----- DATA SUPPLIED -----

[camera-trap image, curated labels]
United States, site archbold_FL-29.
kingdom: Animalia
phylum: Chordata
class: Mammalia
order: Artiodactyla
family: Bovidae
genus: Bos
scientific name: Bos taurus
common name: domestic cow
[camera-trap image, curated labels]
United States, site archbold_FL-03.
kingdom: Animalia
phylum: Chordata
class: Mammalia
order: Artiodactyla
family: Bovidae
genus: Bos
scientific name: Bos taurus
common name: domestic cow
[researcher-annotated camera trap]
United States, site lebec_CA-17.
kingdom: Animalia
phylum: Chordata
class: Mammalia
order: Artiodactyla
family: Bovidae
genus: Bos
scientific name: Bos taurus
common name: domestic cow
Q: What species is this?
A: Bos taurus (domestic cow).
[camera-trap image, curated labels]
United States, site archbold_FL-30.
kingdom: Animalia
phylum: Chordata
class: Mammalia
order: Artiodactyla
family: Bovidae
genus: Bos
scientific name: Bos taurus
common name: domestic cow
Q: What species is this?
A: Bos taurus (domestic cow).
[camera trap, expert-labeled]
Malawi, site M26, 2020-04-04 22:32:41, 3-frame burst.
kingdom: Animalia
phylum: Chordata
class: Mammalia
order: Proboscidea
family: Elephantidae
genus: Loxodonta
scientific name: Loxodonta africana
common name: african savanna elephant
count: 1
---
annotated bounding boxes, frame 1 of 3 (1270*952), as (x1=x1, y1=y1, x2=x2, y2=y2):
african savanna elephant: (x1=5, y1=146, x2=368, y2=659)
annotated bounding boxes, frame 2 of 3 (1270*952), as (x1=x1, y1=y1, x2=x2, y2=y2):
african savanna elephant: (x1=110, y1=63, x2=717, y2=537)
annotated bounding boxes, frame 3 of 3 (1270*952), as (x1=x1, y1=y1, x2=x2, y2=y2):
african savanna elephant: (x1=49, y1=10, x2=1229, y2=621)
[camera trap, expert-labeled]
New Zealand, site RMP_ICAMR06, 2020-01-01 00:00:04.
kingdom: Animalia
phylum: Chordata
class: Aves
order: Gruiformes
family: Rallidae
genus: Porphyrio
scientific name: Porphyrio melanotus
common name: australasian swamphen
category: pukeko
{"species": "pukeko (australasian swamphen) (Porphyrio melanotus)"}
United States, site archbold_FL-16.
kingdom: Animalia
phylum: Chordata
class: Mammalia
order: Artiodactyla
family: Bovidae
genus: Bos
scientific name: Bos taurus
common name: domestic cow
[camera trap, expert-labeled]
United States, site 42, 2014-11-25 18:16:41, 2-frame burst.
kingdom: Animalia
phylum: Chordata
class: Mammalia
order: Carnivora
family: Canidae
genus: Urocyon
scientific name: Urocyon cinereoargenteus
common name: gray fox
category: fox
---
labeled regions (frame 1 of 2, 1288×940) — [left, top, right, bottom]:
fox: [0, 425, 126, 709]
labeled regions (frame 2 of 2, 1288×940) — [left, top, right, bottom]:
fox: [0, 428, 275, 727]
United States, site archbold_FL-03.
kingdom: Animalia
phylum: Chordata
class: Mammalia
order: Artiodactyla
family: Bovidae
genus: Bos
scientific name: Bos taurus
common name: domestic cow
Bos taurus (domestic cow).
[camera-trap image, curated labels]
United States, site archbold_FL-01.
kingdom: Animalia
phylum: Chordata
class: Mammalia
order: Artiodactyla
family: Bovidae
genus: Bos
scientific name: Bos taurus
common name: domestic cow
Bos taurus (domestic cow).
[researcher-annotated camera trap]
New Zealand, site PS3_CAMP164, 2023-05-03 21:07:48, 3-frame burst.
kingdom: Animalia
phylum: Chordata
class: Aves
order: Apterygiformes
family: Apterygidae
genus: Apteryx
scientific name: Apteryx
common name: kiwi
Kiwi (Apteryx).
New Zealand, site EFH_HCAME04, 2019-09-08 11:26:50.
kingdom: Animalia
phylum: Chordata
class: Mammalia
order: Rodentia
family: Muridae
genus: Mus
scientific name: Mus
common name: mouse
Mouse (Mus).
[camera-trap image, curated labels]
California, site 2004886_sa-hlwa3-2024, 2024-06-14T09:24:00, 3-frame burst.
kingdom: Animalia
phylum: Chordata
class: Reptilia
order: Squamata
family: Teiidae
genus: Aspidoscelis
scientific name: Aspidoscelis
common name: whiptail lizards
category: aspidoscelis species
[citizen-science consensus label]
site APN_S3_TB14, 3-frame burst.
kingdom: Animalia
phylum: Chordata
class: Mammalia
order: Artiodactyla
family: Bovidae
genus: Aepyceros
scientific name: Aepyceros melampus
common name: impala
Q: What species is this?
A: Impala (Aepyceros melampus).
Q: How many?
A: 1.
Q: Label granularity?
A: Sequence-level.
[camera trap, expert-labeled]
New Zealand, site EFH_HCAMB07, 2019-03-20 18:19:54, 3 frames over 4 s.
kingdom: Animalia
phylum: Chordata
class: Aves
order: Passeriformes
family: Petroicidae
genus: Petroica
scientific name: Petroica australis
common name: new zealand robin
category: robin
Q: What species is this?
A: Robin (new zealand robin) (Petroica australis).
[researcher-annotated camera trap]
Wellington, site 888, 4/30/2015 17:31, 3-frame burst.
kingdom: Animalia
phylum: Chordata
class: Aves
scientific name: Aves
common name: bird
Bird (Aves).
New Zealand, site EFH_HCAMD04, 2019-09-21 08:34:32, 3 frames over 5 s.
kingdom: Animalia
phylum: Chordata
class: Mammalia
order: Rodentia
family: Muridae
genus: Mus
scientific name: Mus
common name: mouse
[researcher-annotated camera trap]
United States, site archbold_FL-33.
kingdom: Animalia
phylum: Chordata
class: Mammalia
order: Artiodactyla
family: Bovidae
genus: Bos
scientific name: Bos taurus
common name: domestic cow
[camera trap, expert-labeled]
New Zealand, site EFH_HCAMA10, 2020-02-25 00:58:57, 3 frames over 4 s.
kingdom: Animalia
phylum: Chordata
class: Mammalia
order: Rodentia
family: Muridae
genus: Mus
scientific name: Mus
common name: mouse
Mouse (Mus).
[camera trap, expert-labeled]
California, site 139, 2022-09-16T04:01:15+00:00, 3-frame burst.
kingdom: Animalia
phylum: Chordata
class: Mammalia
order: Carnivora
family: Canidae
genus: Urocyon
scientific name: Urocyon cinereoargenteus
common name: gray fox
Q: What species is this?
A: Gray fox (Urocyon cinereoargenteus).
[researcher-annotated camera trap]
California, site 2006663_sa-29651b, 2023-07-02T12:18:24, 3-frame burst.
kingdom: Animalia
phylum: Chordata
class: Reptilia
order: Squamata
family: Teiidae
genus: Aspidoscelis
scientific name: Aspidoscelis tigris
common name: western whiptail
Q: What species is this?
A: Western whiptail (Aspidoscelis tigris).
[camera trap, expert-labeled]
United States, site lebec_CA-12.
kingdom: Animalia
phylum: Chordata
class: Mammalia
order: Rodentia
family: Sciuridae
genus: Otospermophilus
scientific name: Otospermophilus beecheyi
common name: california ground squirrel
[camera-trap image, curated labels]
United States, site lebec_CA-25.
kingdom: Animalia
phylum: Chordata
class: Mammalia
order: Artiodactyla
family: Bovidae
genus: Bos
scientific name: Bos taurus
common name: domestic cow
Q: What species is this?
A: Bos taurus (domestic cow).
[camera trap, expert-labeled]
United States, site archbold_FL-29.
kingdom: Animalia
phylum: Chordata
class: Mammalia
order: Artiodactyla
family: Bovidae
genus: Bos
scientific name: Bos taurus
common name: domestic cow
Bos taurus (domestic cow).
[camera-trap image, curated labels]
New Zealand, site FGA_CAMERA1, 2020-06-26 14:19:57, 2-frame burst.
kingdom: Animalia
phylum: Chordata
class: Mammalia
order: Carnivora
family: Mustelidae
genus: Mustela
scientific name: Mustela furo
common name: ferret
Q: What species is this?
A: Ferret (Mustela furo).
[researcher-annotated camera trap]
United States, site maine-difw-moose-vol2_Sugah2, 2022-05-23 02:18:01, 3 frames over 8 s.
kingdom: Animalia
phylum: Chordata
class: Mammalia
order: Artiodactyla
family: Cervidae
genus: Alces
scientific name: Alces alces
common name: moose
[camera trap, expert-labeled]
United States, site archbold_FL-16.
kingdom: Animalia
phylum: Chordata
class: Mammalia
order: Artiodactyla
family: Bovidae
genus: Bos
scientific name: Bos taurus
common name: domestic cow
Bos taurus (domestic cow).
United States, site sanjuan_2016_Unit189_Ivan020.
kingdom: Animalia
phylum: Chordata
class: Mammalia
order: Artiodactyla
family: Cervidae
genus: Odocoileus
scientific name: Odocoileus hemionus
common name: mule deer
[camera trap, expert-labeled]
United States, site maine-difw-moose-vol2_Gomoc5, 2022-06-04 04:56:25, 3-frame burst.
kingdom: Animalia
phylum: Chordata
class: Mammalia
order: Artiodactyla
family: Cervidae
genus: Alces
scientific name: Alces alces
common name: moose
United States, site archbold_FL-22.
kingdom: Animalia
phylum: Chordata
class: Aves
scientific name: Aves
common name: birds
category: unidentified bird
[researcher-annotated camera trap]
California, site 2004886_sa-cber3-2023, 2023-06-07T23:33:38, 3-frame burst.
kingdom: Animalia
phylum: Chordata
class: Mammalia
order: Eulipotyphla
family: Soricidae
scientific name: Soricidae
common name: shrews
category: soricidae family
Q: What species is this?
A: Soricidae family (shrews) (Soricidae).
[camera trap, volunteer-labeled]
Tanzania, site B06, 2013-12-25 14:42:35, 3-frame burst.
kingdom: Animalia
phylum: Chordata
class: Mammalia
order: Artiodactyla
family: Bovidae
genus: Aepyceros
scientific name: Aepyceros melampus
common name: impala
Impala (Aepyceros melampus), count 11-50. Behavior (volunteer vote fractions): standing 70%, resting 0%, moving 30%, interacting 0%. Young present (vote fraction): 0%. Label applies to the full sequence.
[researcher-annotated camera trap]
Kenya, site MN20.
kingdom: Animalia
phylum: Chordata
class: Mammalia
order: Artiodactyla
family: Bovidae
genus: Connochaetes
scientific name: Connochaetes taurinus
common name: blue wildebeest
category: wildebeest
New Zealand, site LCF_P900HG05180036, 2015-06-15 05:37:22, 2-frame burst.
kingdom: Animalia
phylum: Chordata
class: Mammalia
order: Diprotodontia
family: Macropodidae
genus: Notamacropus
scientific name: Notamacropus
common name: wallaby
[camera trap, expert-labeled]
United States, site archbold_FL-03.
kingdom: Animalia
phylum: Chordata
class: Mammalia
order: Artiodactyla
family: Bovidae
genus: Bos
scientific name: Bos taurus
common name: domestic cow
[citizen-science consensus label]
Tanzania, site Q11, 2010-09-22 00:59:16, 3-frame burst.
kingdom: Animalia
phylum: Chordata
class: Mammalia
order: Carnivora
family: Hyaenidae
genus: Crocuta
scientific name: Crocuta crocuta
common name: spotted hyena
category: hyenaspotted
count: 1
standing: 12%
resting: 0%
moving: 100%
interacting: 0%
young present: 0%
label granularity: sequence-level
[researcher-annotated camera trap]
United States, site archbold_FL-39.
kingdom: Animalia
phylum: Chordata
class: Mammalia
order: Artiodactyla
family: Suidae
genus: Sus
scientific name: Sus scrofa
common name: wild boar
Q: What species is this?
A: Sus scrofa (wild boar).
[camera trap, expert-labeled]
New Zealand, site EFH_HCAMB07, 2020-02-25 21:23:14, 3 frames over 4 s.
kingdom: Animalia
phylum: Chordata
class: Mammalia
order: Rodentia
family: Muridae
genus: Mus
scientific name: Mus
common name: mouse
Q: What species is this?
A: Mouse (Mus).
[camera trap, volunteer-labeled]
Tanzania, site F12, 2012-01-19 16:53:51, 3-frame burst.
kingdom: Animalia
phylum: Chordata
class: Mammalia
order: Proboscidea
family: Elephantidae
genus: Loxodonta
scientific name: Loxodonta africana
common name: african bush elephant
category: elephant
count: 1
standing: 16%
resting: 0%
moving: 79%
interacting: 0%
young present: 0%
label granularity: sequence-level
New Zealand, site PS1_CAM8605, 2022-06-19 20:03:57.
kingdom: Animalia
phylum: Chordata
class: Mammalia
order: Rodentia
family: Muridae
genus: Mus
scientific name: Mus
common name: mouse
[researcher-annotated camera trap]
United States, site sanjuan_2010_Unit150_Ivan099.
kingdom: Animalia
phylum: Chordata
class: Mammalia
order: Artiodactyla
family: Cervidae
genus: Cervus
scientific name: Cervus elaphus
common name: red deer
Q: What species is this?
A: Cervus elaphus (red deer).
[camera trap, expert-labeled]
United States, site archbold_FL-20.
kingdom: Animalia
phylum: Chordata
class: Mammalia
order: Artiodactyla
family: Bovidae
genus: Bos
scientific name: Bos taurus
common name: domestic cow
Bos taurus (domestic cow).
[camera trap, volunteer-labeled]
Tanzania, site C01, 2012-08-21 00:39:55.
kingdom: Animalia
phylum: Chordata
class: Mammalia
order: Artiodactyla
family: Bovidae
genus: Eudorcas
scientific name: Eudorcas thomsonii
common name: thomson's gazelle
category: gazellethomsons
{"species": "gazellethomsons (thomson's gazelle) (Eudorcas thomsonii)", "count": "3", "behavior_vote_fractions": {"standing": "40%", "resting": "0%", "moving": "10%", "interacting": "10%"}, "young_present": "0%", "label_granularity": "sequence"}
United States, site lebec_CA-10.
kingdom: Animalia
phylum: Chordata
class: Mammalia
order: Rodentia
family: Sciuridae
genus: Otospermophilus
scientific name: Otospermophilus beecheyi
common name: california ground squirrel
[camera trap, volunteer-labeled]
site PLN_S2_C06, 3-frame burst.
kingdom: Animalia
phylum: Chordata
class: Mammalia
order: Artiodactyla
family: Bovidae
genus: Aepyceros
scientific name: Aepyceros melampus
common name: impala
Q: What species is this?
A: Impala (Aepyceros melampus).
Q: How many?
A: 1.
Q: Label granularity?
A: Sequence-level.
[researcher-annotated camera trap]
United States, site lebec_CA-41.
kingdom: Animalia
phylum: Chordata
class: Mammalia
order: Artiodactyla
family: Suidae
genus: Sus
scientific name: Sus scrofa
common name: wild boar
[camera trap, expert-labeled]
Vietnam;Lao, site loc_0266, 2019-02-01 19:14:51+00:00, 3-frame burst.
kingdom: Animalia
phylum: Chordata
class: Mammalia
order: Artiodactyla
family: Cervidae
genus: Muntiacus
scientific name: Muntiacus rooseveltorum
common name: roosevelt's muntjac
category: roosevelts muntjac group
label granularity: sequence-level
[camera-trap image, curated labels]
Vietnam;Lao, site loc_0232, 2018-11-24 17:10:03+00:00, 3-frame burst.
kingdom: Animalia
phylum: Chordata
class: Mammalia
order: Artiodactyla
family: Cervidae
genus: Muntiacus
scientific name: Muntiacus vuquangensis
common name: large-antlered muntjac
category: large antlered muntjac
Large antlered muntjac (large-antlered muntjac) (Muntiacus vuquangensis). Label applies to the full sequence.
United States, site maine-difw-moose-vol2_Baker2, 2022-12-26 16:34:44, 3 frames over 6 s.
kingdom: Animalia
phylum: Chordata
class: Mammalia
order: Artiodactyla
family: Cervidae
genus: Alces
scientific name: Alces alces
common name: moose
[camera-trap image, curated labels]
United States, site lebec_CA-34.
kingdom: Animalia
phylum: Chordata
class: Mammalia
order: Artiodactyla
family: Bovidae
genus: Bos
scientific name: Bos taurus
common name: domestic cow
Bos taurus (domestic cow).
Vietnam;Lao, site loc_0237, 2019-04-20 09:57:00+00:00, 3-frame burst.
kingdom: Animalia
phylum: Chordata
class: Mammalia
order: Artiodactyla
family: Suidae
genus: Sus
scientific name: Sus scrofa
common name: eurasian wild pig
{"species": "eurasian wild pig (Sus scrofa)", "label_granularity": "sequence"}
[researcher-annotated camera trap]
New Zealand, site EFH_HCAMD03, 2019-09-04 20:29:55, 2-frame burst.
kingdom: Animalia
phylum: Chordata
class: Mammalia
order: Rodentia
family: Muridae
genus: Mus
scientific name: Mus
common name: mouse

-----

**TO DO**
Each line in which the string "maine" is found must be copied from the data.

**RESULT OF THIS EXERCISE**
United States, site maine-difw-moose-vol2_Sugah2, 2022-05-23 02:18:01, 3 frames over 8 s.
United States, site maine-difw-moose-vol2_Gomoc5, 2022-06-04 04:56:25, 3-frame burst.
United States, site maine-difw-moose-vol2_Baker2, 2022-12-26 16:34:44, 3 frames over 6 s.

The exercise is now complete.